What this task involves →
Report each line of the records that contains the word "items", with case counting.

.....

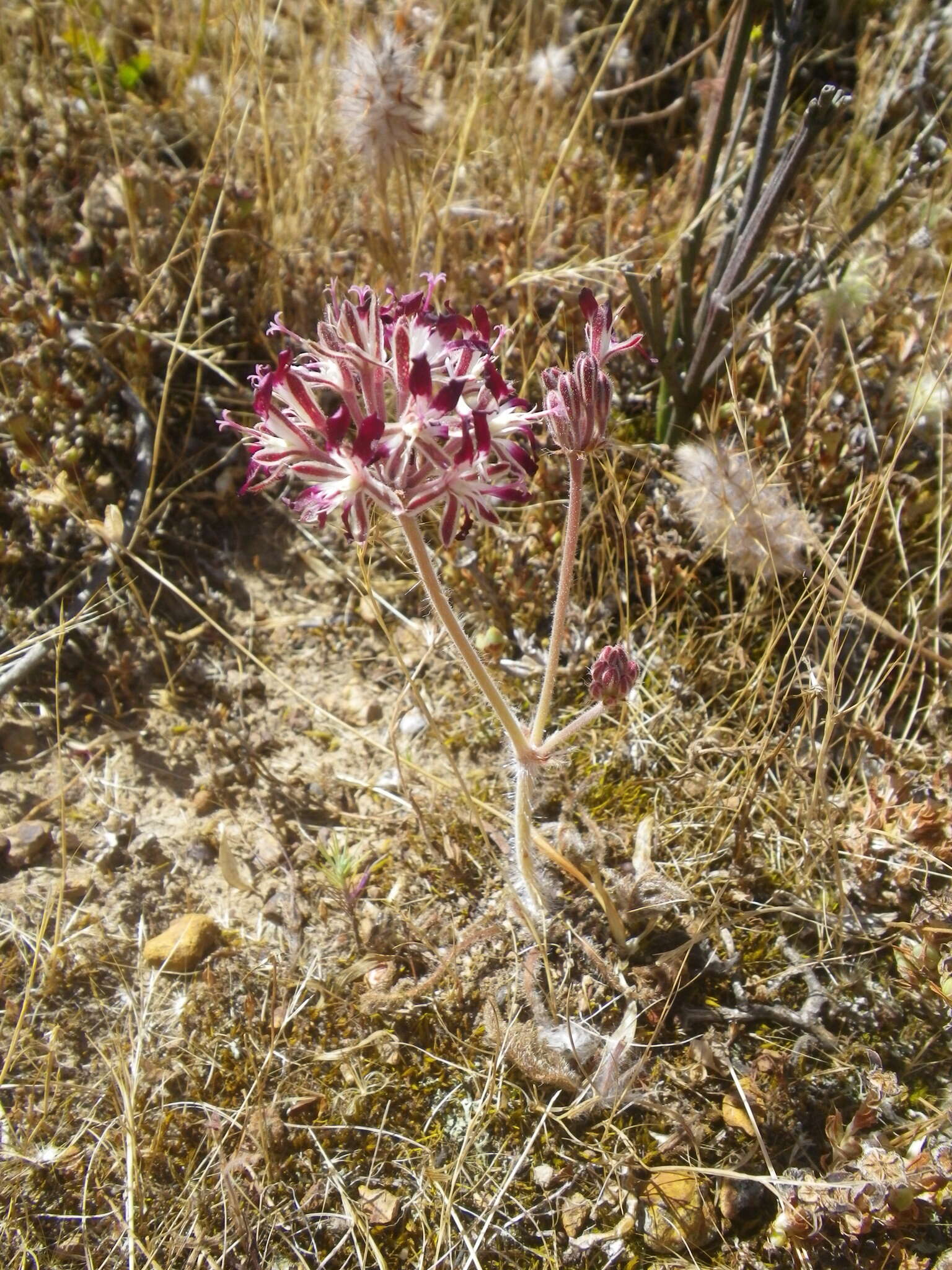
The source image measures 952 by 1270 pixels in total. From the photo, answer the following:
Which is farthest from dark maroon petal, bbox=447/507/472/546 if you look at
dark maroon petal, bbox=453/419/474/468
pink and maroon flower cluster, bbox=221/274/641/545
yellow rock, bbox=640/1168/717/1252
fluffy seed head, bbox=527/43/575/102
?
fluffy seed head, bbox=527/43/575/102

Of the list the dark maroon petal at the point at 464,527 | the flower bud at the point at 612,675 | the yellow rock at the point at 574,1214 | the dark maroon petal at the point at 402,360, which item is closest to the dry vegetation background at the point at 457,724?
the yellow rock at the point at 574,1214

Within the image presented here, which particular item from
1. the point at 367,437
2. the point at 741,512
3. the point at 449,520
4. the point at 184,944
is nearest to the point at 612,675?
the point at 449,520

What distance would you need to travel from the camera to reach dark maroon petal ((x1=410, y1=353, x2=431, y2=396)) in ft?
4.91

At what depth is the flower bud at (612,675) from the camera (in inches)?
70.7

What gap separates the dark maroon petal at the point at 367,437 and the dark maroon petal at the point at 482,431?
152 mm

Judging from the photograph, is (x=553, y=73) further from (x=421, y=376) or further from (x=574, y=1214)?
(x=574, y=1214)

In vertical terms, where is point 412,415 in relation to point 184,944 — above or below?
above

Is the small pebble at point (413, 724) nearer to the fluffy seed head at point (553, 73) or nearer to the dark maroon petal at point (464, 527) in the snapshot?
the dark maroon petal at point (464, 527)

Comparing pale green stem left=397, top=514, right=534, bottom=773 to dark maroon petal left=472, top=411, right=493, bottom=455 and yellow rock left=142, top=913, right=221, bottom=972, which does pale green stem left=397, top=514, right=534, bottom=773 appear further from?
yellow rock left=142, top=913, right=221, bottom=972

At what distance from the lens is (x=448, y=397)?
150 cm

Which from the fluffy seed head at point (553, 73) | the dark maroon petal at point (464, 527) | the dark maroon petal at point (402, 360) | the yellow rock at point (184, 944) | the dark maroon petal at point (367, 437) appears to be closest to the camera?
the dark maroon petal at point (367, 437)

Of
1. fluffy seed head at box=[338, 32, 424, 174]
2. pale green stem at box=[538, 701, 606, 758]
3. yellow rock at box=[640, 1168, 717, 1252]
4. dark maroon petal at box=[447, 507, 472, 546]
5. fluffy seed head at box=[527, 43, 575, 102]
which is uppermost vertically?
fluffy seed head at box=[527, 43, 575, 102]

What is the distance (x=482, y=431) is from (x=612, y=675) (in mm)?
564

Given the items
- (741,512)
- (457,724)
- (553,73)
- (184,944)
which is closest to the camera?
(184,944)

.....

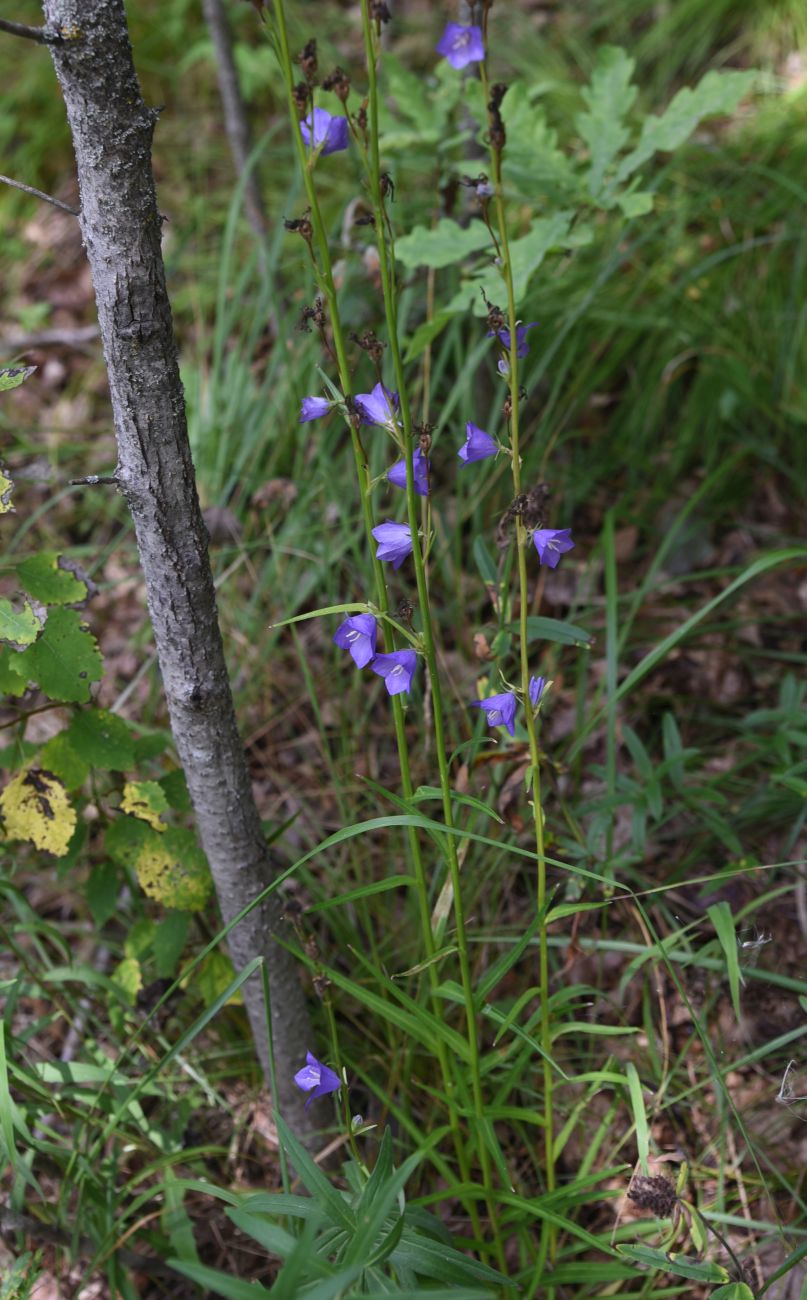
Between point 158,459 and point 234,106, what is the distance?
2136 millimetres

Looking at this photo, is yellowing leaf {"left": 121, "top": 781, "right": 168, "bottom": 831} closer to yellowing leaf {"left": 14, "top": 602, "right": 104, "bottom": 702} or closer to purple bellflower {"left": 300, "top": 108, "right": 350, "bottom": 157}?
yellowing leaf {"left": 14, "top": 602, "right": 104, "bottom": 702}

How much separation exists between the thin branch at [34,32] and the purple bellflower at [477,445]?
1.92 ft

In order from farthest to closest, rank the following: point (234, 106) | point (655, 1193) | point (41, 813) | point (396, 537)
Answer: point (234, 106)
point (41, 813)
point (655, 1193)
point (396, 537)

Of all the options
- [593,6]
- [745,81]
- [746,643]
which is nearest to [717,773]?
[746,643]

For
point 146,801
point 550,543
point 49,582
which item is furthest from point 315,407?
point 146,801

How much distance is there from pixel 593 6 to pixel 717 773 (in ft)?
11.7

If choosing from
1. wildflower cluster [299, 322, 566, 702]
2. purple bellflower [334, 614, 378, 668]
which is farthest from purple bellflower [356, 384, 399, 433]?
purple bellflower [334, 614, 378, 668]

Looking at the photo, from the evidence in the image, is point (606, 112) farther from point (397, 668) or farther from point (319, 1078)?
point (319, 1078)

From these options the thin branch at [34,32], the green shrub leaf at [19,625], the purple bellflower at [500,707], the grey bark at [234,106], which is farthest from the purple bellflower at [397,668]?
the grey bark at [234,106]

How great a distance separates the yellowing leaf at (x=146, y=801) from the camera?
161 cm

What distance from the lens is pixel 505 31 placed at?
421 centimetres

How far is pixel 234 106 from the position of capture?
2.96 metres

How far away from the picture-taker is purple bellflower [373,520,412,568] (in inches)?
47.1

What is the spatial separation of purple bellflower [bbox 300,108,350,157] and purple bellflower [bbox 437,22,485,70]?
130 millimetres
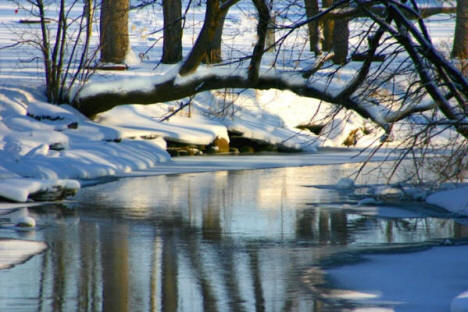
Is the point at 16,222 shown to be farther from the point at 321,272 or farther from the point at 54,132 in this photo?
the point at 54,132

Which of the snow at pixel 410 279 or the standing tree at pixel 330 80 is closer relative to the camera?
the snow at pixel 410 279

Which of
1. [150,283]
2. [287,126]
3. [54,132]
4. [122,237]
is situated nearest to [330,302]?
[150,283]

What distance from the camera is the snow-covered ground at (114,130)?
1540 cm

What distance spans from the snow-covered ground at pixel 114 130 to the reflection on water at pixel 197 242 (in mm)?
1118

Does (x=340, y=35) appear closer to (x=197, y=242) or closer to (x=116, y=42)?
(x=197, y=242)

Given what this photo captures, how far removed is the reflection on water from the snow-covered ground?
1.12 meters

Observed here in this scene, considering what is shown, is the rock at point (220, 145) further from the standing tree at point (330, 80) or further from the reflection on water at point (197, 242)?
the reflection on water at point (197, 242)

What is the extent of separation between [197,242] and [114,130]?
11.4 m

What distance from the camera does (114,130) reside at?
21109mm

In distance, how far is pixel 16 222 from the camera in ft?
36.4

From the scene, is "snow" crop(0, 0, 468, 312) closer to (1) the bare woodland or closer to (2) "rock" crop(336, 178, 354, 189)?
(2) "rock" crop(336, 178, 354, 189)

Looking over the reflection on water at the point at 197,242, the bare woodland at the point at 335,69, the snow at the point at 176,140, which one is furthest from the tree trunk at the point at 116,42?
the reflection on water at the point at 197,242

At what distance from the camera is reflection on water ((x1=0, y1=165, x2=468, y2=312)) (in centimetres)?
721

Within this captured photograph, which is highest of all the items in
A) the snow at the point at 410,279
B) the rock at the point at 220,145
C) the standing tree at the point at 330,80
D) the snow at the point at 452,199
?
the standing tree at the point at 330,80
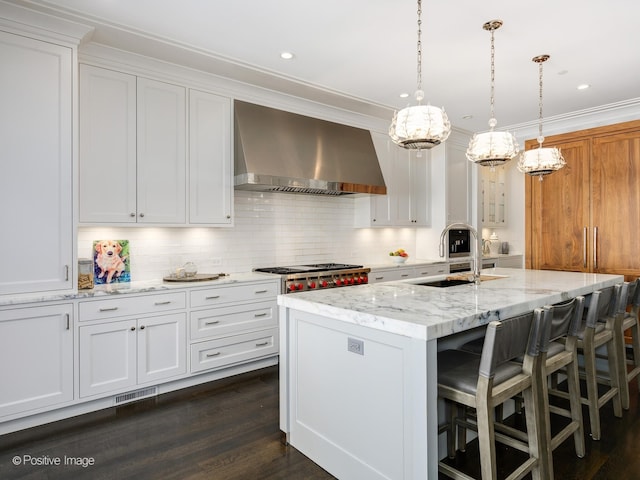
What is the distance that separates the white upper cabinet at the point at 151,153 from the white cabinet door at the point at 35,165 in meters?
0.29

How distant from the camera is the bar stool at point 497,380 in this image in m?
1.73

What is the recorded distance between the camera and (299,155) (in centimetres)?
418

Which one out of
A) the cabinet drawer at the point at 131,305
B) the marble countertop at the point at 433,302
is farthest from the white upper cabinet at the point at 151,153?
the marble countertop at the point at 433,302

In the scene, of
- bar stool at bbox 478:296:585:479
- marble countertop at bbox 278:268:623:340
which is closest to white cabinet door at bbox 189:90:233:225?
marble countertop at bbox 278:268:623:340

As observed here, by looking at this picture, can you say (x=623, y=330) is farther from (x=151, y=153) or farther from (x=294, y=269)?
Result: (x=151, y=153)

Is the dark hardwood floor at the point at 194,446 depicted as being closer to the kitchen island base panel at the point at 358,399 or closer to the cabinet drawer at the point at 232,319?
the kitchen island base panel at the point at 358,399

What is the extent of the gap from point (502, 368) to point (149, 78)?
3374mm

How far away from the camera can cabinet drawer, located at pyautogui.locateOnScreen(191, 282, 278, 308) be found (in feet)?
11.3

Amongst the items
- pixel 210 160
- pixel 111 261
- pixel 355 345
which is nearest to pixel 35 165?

.....

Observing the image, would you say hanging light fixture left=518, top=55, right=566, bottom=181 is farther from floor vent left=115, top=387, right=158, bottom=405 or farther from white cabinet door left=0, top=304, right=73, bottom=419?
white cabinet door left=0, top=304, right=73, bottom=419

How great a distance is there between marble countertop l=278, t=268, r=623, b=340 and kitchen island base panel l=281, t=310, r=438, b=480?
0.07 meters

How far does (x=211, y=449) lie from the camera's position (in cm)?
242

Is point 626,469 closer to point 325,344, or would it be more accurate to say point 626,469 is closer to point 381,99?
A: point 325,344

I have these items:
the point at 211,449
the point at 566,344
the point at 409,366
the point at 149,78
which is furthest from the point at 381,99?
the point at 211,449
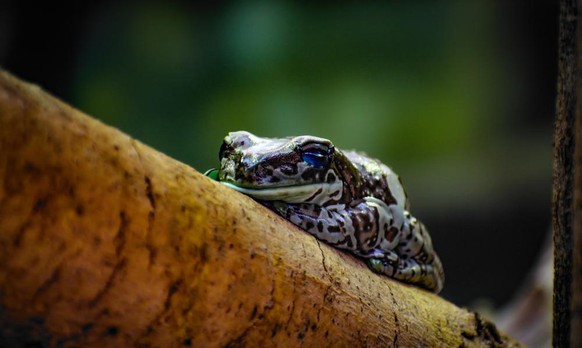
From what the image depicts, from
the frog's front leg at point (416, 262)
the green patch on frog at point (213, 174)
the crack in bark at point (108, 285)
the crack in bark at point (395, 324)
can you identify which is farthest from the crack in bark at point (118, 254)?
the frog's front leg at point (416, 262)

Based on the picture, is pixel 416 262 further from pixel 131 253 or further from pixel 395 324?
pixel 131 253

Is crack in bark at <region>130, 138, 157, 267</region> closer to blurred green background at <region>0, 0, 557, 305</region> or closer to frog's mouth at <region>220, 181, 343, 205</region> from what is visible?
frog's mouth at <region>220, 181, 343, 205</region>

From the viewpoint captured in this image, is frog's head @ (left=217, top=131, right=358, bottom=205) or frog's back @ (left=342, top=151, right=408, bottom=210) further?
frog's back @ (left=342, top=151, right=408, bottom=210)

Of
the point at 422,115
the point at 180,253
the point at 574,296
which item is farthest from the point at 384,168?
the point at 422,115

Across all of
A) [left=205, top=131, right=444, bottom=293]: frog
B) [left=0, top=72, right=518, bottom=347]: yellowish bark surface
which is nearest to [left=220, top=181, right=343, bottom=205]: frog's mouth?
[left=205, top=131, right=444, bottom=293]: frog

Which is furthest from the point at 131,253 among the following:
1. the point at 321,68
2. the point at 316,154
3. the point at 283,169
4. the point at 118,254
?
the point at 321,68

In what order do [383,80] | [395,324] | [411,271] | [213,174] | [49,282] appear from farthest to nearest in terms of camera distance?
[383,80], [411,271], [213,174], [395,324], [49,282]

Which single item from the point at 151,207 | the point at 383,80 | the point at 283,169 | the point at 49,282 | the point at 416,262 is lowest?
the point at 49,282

.....

Right answer →
Given the items
Within this captured photograph, which is highest of all the items in
Amongst the items
I have these items:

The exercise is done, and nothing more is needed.